Vuelven las sobras, por Carlos Meléndez
Vuelven las sobras, por Carlos Meléndez
Carlos Meléndez

Luis Castañeda es el político peruano contemporáneo más popular. Ninguna autoridad elegida tiene una aceptación de más del 60% de sus gobernados. Para una sociedad –como la peruana– donde la desconfianza en la política es moneda frecuente, tal nivel de aprobación es una excepción. A la vez, una oportunidad perdida cuando tan preciado recurso es subutilizado apenas para el prestigio personal, menos al servicio del bienestar de los limeños. 

La popularidad de Castañeda tiene varios contribuyentes: una marca personal construida sobre la base de su trayectoria administrativa y del desprestigio de su antecesora, y aprovechando una luna de miel extendida por el oportuno clima electoral. Pero no estamos ante la gracia de un mérito reciente. Al cabo de un año de su actual gestión, no ha ofrecido ninguna alternativa a los problemas que han hecho de Lima una ciudad con pobrísima calidad de vida. La típica respuesta castañedista de la obra de cemento puede ser oportuna para una ciudad recuperándose de una crisis económica (como fue Lima en los noventa), pero no para una urbe de un país que sueña con la OCDE.

La informalidad y la ilegalidad toman control de la ciudad y de sus gobernantes. La autoridad no solo ve resentir su legitimidad ante el avance de la delincuencia, el sicariato y el tráfico de tierras. Sino que además adopta la ‘ética’ perversa que reproduce el atraso: la obra inconclusa dejada a medias, indiferente al malestar cotidiano de los vecinos perjudicados (el ingreso a San Juan de Lurigancho), la arbitrariedad y el capricho como principio director de las prioridades metropolitanas (la ciclovía de la Costa Verde, el ‘by-pass’ de 28 de Julio), la leguleyada para evadir controles en la gestión pública (las tensiones con el Ministerio de Economía y Finanzas).

Castañeda ofrece una versión de liderazgo hecha de sobras, sin articulación ni norte compartido.
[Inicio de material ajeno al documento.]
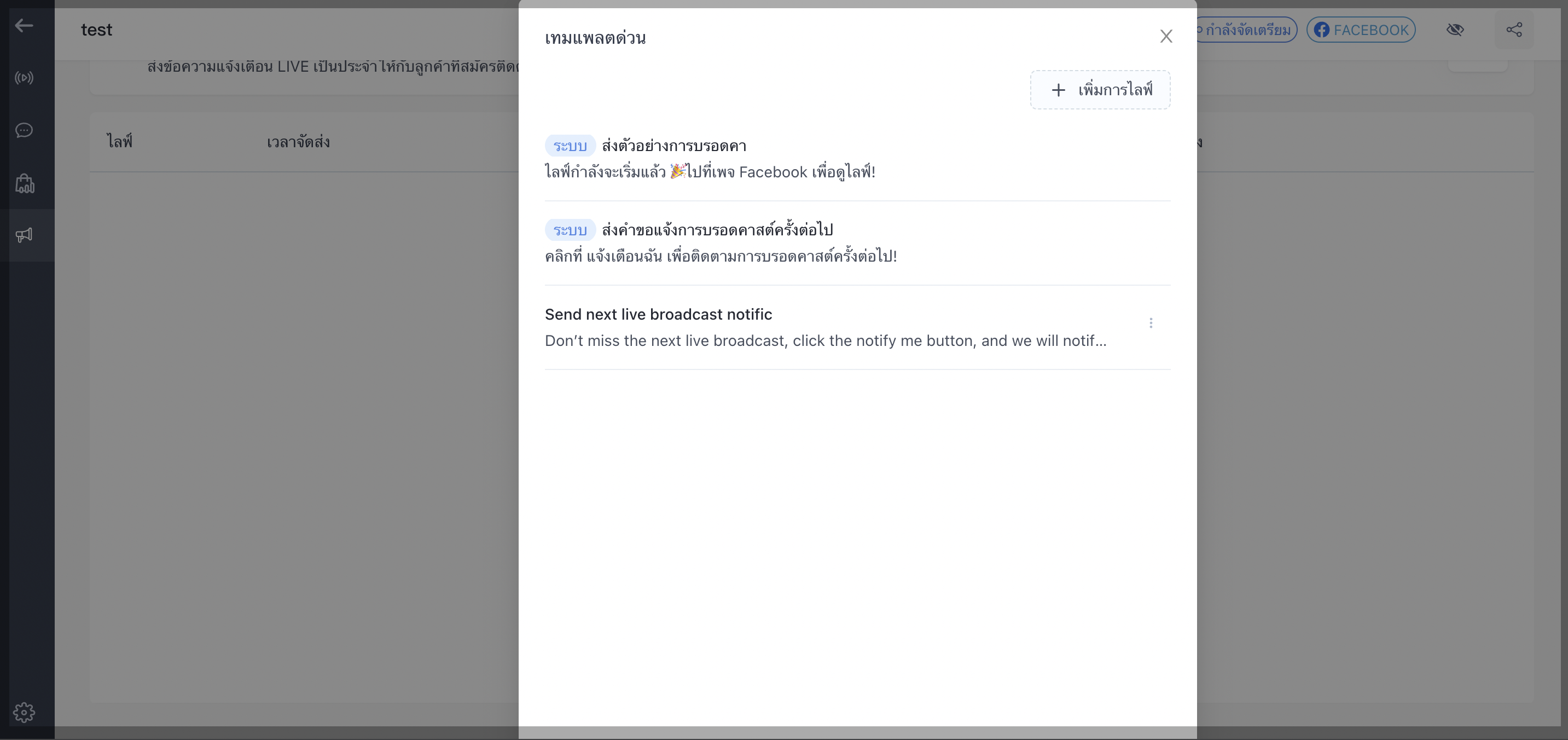 Screen_Shot_2022-10-25_at_4.30.42_PM.png
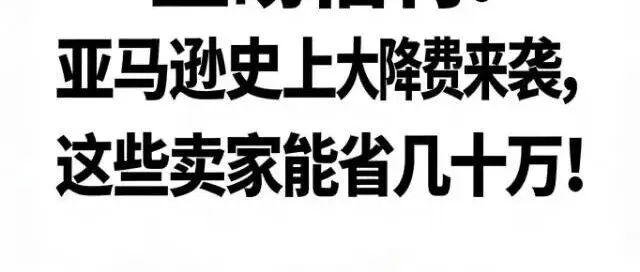 重磅福利！亚马逊史上最大降费来袭，这些卖家能省几十万！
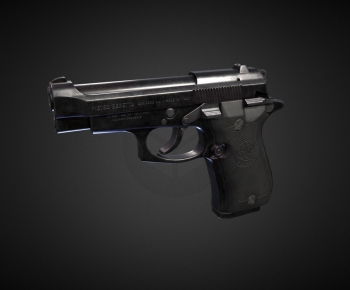 Modern Military Equipment-ID:457160007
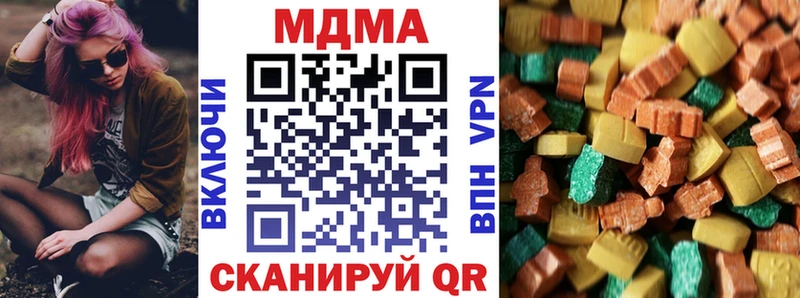 MDMA VHQ  Купить где  Няндома 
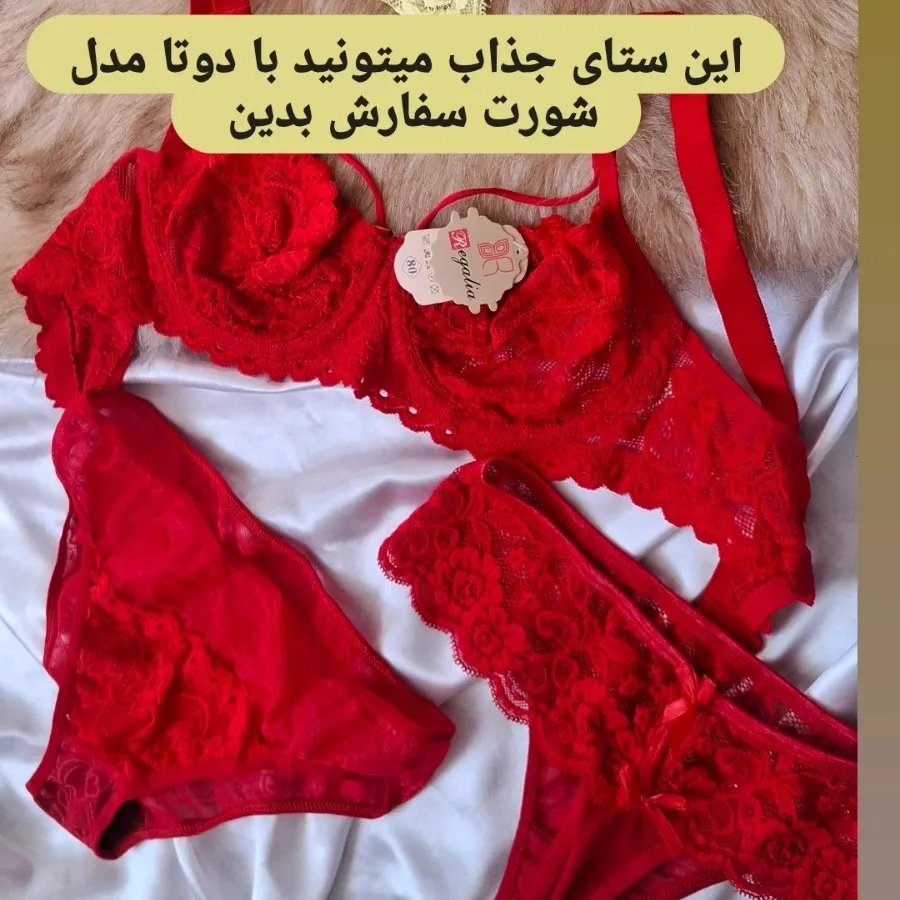 ست گیپور فنردار سایز80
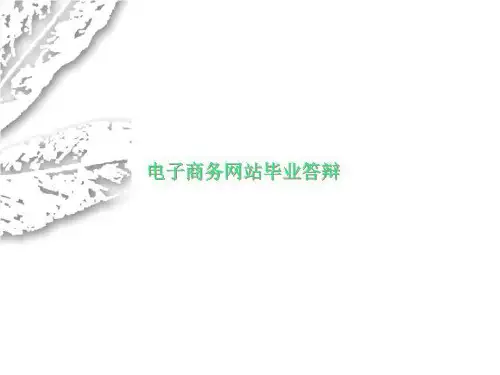 电子商务网站毕业答辩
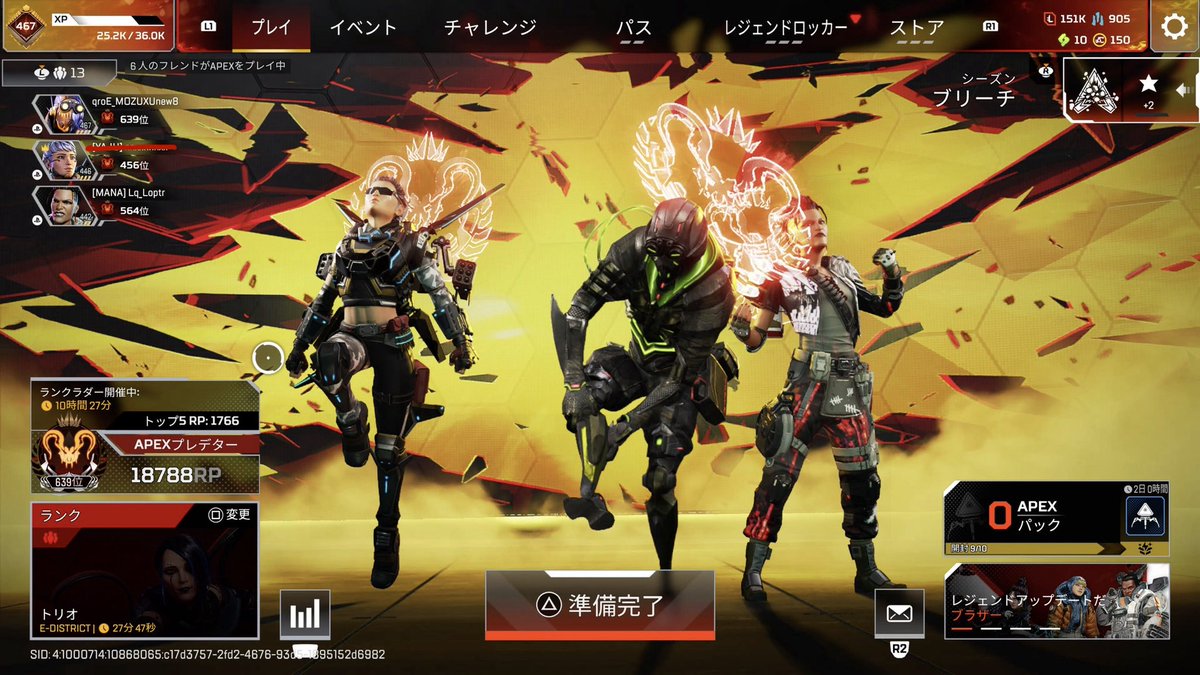 おしゃかなぱちぱち tweet media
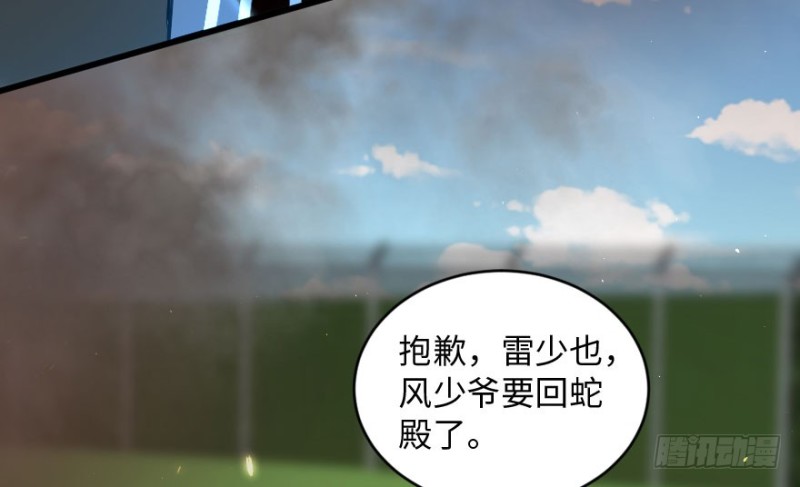 第163话122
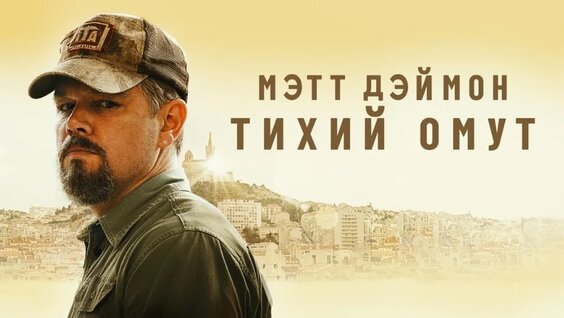 Кино неделю назад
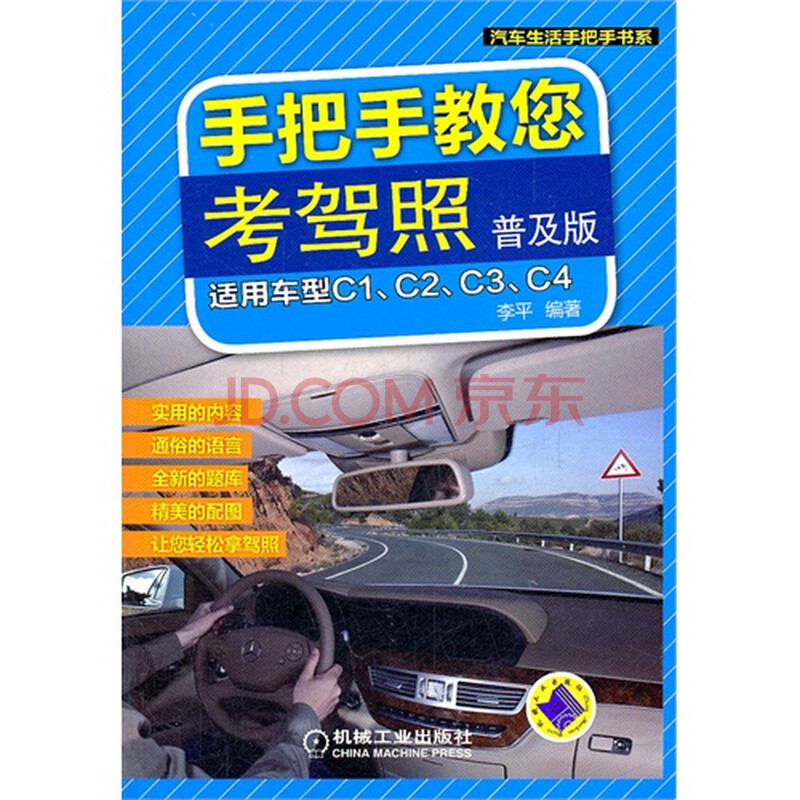 手把手教您考驾照\/李平图片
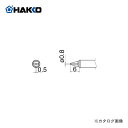 白光 HAKKO FX100 450℃用 こて先 0.8WD型 T31-01WD08(4)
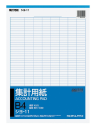コクヨ　集計用紙　シヨ－１１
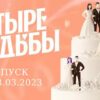 Четыре свадьбы 4 сезон выпуск от 23.03.2023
La naturaleza personalista de su proyecto político no visibiliza la necesidad de construir pactos políticos plurales requeridos para forjar un acuerdo tecnocrático para la gestión de la ciudad. La indolencia de la cotidianidad es cruel para el limeño que aspira a una ciudad mejor. Así se tergiversa la realidad: el desarrollo se mide en número de centros comerciales, el ‘mall’ privado se percibe como espacio público, la privatización de las vías (peajes) es saludada, la declaratoria de emergencia de distritos es exigida como derecho (aunque precisamente signifique la claudicación del principio del Estado de derecho). La belleza de la ciudad sobrevive apelando a islas ‘hipsters’ de ciudadanos posmodernos, pero cuya dinámica micro-cósmica es el resultado de la segregación social del crecimiento urbano. Lima es una ciudad excluyente, discriminadora, egoísta, donde la calidad de vida se ha convertido en un bien lujoso que se protege a través de muros y guachimanes. Las playas –en este verano– confirmarán que no todos los limeños somos iguales bajo el sol.

El encargo le queda inmenso a Castañeda, cuya principal virtud se reduce a no ser identificado como responsable de la solución de estos problemas. Como líder político representa la modernidad incipiente y precaria, involuntaria, atrapada en la emergencia social truncada del migrante; no alcanza a expresar su versión institucionalizada. Castañeda nos convierte todos los días en pobladores, no nos reconoce como ciudadanos.